Text segment:

************

The Songs That Will Make You Smile

Doo Wap was still around, rock n' roll was in full swing, R&B was hot selling, and psychedelic rock emerged in the 1960's. But through it all, music that made people feel good was still prevalent.

For some bands, it was their brand. The Beach Boys, for instance, were associated with fun in the sun and often delivered exactly what audiences wanted. For others, it was the road less traveled.

Below are 25 of some of the most popular feel-good songs of the 1960's.

25 Feel-Good Songs of the 1960's

1. California Dreamin'

2. Age Of Aquarius

3. Here Comes The Sun

4. What A Wonderful World

5. Good Vibrations

6. Oh Happy Day

7. Sugar, Sugar

8. Do You Believe In Magic

9. Daydream

10. Indian Lake

11. The Rain, The Park, & Other Things

12. Pretty Woman

13. I'm Into Something Good

14. Dancing In The Streets

15. Glad All over

16. Get Together

17. I Get Around

18. Fun, Fun, Fun

19. I'm A Believer

20. Land Of A Thousand Dances

21. The Lion Sleeps Tonight

22. Do-Wah-Diddy

23. All You Need Is Love

24. Ob-La-Di, Ob-La-Da

25. Good Day Sunshine

California Dreamin'

Written by John and Michelle Phillips in 1963, California Dreamin' has been performed by a number of artists. In 1965, folk-rock group The Mamas and The Papas released their version. The group consisted of the writers, John and Michelle Phillips as well as Denny Doherty and Cass Elliot.

************

Record extracts:

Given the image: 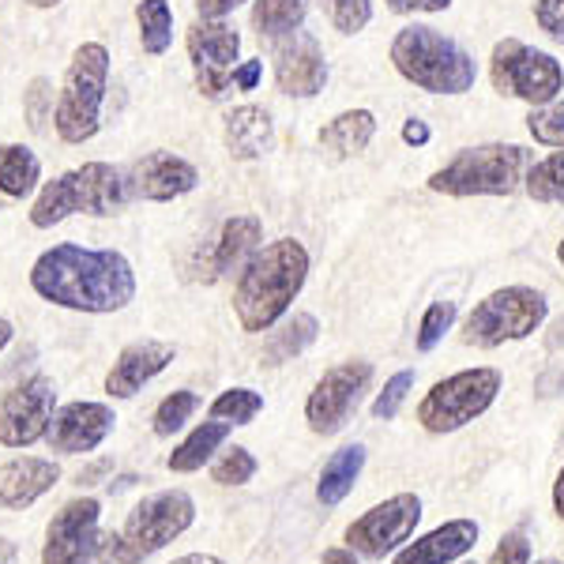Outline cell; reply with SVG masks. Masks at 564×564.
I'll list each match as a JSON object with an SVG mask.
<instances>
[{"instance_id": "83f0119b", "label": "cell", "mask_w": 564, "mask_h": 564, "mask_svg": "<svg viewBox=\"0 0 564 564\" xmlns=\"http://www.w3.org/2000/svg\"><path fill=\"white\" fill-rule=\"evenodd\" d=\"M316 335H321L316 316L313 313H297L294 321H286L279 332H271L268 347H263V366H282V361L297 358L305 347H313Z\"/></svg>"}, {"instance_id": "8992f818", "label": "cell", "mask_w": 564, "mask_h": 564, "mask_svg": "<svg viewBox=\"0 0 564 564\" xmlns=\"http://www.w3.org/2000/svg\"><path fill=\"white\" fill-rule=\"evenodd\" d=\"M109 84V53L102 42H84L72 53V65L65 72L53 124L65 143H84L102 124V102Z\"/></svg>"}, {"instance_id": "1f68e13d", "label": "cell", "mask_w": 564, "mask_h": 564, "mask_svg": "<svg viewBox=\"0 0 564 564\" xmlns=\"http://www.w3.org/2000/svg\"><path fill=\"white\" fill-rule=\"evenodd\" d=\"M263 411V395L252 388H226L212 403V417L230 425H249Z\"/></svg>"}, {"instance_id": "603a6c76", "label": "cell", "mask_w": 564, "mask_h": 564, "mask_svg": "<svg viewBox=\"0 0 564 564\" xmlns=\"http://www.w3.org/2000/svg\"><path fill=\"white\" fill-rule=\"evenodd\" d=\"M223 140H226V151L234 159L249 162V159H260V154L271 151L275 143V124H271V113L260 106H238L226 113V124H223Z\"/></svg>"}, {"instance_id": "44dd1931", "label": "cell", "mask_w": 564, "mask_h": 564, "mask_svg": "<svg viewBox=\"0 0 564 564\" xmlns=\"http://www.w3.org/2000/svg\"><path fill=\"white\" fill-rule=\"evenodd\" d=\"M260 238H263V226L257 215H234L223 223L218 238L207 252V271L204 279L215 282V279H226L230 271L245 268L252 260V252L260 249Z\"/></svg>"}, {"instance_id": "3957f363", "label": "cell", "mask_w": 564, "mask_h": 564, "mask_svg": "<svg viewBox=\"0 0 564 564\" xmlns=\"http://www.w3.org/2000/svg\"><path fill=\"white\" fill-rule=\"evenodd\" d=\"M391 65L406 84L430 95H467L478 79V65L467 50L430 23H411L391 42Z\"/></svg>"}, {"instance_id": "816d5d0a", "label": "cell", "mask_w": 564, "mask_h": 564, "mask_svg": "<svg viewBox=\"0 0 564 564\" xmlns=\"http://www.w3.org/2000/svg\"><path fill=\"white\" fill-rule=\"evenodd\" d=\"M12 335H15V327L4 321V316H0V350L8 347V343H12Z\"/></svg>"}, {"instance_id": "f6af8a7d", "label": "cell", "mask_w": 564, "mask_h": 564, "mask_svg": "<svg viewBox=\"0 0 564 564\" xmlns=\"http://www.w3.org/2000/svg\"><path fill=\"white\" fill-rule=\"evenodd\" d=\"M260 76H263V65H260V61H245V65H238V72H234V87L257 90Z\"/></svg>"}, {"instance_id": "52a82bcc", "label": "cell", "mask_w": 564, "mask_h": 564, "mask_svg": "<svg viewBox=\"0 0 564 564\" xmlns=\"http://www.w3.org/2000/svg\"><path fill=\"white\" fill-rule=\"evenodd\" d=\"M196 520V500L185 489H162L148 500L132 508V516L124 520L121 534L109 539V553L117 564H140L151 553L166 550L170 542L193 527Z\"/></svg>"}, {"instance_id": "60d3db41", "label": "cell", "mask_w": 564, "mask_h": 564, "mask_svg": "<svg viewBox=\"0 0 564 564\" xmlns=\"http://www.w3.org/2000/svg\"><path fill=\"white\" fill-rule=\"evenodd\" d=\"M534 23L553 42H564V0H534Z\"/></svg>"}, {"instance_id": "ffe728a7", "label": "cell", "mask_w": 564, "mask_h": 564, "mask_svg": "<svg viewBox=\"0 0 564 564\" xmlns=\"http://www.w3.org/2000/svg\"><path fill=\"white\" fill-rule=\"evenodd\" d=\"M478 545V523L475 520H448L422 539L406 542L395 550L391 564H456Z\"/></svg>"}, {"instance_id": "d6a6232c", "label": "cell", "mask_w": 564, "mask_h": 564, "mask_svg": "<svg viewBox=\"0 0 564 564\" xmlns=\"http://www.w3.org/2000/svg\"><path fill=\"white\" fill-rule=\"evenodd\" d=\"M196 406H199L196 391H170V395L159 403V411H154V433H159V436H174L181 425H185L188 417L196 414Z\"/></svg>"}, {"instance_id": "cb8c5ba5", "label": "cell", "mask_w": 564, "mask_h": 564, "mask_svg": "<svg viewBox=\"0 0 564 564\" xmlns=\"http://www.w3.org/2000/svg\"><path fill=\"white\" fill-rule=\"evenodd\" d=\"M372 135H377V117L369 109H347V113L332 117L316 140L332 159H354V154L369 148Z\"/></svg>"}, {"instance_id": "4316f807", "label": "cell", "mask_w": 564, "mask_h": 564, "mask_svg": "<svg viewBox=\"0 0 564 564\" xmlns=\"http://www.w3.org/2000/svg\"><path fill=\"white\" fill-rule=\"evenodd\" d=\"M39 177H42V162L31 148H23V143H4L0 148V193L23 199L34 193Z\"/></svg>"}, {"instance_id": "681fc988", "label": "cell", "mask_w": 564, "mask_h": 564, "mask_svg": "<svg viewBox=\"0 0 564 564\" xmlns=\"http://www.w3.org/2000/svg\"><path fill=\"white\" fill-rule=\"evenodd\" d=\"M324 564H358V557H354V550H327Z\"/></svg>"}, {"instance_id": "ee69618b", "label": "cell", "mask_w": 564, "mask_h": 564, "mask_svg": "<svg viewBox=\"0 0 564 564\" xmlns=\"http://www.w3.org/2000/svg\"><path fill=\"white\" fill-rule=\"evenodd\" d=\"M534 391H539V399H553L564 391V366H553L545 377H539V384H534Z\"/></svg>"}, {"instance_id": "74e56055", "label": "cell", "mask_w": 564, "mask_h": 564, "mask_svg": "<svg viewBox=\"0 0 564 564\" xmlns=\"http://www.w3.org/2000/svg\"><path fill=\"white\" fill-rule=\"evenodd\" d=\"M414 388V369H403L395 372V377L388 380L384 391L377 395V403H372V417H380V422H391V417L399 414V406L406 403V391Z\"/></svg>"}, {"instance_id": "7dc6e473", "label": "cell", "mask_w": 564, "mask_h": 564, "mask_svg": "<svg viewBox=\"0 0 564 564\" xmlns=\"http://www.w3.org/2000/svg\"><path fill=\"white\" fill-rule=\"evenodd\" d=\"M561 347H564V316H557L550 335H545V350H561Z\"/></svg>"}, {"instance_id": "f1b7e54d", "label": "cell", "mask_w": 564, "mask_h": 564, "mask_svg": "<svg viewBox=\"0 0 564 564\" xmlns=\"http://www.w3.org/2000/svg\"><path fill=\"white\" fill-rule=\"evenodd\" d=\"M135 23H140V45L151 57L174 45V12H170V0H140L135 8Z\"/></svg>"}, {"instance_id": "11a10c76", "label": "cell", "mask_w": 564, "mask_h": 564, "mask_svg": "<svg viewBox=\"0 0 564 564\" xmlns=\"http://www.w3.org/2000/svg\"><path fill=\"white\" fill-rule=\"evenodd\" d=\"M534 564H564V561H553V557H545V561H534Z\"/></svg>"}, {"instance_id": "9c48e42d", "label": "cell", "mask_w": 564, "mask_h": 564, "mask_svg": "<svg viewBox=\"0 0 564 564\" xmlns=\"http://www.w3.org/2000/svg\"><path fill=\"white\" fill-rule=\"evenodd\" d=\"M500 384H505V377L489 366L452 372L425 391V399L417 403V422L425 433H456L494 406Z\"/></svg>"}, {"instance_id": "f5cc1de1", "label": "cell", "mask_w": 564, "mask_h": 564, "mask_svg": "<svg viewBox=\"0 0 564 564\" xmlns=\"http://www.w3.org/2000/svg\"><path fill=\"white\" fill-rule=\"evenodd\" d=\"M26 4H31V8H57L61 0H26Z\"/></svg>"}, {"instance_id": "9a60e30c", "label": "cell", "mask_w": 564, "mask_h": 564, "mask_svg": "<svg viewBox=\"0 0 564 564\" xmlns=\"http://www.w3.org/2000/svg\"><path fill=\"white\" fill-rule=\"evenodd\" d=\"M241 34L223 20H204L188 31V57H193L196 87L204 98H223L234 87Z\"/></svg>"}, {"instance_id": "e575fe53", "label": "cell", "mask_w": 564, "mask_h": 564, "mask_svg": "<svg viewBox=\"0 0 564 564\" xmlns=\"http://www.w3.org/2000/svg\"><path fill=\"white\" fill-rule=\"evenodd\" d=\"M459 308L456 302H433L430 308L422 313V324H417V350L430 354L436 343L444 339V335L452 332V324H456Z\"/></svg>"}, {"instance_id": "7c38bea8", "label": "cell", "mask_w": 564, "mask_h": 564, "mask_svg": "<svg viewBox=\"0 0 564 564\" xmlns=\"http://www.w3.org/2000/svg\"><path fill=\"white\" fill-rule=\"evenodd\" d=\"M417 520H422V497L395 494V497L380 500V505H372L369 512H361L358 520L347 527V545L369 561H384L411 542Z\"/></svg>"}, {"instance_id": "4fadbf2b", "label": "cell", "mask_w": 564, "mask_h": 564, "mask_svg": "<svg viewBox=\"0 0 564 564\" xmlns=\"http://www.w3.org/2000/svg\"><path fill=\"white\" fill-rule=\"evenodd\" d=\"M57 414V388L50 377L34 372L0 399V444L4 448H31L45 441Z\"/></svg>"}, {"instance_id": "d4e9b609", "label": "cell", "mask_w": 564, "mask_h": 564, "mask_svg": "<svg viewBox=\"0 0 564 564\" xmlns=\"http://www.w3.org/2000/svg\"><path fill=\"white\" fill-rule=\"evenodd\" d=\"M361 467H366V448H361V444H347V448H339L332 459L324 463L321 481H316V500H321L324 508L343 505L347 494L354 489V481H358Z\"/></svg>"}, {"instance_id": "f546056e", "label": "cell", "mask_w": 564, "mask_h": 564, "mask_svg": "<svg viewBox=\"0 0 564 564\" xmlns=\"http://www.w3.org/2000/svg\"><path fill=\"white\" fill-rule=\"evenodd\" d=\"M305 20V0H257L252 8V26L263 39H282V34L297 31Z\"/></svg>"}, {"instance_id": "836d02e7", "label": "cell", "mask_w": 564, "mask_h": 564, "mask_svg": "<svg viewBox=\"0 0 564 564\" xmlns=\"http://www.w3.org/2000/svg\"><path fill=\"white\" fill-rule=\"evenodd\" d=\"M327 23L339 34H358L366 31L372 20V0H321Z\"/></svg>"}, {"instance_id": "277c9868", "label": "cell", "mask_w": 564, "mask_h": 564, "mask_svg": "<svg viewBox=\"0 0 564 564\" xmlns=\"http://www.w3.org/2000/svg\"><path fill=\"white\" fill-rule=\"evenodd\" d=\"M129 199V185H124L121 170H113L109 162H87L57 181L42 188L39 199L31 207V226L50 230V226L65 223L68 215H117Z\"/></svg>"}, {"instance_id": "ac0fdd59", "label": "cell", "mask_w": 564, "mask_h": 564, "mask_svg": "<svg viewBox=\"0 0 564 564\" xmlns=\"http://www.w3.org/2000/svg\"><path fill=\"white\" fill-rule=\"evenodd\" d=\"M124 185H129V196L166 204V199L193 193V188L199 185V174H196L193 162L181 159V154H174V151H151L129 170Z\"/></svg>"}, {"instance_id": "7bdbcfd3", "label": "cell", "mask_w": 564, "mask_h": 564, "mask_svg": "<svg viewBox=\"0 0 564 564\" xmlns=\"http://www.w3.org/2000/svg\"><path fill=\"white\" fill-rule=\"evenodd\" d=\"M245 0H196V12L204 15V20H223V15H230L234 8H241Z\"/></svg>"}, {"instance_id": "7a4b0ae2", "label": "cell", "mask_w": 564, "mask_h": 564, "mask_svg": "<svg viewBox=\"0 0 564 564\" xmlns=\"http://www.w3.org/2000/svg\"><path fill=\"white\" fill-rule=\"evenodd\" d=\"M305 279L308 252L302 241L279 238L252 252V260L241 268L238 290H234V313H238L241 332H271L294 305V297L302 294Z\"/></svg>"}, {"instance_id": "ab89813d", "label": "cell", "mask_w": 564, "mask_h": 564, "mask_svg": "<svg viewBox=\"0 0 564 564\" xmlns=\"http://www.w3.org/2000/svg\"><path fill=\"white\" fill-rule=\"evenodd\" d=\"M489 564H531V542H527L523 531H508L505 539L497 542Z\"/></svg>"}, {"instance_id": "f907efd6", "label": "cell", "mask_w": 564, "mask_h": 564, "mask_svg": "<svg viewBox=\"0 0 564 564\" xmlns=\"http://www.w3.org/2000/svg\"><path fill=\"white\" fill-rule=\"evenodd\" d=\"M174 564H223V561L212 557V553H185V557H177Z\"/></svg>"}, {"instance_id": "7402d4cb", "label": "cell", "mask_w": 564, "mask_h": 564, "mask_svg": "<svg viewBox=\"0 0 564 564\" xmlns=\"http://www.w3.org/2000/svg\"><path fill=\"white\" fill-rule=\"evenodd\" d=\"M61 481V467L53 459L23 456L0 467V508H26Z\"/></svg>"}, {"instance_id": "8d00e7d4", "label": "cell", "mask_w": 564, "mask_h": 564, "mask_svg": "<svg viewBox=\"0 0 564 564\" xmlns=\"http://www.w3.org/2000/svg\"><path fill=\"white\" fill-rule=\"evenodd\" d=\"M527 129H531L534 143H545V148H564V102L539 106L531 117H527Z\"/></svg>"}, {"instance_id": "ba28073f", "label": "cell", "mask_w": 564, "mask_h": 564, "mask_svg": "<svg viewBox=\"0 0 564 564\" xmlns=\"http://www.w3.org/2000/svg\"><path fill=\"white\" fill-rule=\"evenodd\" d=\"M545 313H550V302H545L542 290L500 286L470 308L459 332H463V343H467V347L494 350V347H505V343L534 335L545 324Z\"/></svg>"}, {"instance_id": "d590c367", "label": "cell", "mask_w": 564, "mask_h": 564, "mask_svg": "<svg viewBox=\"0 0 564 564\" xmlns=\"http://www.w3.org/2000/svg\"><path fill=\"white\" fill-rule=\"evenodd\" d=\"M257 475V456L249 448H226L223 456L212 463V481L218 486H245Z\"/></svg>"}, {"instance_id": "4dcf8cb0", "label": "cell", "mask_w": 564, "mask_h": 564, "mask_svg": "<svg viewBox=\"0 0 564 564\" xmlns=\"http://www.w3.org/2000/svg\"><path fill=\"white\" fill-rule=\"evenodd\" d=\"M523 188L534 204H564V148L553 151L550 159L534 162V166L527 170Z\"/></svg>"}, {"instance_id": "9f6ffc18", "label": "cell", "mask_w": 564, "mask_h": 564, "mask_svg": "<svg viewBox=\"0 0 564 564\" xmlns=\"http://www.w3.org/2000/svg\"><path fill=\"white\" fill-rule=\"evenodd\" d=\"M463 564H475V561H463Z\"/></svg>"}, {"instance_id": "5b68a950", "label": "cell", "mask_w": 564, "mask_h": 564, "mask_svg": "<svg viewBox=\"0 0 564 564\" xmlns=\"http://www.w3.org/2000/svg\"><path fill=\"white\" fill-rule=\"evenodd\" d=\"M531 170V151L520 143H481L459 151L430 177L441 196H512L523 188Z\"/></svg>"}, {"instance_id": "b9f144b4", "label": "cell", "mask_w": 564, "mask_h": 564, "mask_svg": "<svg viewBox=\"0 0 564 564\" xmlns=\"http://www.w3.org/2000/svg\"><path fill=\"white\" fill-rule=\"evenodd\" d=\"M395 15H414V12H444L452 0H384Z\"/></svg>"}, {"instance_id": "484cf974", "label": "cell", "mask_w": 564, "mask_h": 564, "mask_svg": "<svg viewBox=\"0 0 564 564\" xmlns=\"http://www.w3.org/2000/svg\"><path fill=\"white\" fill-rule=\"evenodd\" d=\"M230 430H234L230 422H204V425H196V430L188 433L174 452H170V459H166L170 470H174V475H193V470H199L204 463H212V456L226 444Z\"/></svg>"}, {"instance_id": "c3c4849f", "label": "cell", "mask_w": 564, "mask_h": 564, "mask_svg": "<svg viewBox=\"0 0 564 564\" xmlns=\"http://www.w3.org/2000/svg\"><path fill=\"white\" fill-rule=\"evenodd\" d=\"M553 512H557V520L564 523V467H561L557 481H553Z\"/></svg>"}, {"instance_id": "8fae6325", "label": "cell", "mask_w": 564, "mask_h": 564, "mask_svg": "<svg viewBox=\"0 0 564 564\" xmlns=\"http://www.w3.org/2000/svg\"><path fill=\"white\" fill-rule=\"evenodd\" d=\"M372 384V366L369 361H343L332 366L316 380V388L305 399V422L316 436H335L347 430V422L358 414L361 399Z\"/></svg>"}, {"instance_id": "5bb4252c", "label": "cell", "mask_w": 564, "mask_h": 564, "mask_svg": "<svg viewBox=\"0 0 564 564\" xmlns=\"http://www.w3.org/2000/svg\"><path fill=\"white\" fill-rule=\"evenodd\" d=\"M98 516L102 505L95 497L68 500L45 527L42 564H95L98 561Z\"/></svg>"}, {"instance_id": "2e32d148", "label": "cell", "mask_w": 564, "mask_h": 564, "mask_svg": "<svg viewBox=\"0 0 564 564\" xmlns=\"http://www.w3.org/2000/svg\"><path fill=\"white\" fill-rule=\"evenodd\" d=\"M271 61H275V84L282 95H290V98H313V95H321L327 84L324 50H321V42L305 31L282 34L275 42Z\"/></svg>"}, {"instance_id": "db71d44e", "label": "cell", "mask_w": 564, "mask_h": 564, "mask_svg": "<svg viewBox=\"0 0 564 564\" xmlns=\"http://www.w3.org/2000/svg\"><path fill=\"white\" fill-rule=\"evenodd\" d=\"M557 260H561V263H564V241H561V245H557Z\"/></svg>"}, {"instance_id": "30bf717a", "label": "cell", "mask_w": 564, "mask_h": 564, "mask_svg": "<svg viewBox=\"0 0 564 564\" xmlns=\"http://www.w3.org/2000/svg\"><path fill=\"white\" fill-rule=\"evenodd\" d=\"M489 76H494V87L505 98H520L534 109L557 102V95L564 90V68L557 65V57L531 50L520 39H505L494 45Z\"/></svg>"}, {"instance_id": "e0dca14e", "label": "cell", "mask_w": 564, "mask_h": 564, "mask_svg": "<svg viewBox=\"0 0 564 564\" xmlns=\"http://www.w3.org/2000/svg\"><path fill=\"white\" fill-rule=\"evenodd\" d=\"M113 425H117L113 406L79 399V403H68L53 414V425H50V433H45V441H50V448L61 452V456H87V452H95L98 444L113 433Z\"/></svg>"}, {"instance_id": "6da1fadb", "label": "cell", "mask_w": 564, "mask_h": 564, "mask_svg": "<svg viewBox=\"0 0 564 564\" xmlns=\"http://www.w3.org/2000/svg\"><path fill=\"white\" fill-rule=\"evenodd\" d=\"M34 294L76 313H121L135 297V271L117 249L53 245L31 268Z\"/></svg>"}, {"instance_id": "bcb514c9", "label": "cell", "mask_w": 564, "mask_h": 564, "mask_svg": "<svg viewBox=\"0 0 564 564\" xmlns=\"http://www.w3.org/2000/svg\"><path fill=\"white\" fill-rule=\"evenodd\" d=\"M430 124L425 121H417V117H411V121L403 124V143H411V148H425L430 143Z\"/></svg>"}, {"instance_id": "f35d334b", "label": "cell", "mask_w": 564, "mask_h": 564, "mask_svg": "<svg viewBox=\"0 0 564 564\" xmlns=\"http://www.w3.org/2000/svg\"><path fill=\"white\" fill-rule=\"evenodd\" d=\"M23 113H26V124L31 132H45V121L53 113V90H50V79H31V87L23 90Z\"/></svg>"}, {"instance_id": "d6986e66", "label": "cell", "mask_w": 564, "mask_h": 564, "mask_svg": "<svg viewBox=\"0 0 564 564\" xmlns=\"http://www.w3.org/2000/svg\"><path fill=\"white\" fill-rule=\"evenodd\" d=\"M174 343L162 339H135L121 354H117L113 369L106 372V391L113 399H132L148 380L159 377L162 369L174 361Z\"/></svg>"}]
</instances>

************

Actions to take:
1. Rewrite the passage of the feel-good songs article between "24. Ob-La-Di, Ob-La-Da" and "and Cass Elliot.", inclusive, with "a number of artists" changed to "many artists".
2. According to the feel-good songs article, who wrote California Dreamin', and in what year?
3. For each statement, say yes or no depending on whether the feel-good songs article supports it, and quote the words that decide it.
(a) The Mamas and The Papas released their version of California Dreamin' in 1965.
(b) The Beach Boys were associated with the road less traveled.
(c) Cass Elliot was one of the writers of California Dreamin'.

The answers:
1.
24. Ob-La-Di, Ob-La-Da

25. Good Day Sunshine

California Dreamin'

Written by John and Michelle Phillips in 1963, California Dreamin' has been performed by many artists. In 1965, folk-rock group The Mamas and The Papas released their version. The group consisted of the writers, John and Michelle Phillips as well as Denny Doherty and Cass Elliot.

2. John and Michelle Phillips wrote it in 1963.

3.
(a) Yes: "In 1965, folk-rock group The Mamas and The Papas released their version."
(b) No: "The Beach Boys, for instance, were associated with fun in the sun"
(c) No: "The group consisted of the writers, John and Michelle Phillips as well as Denny Doherty and Cass Elliot."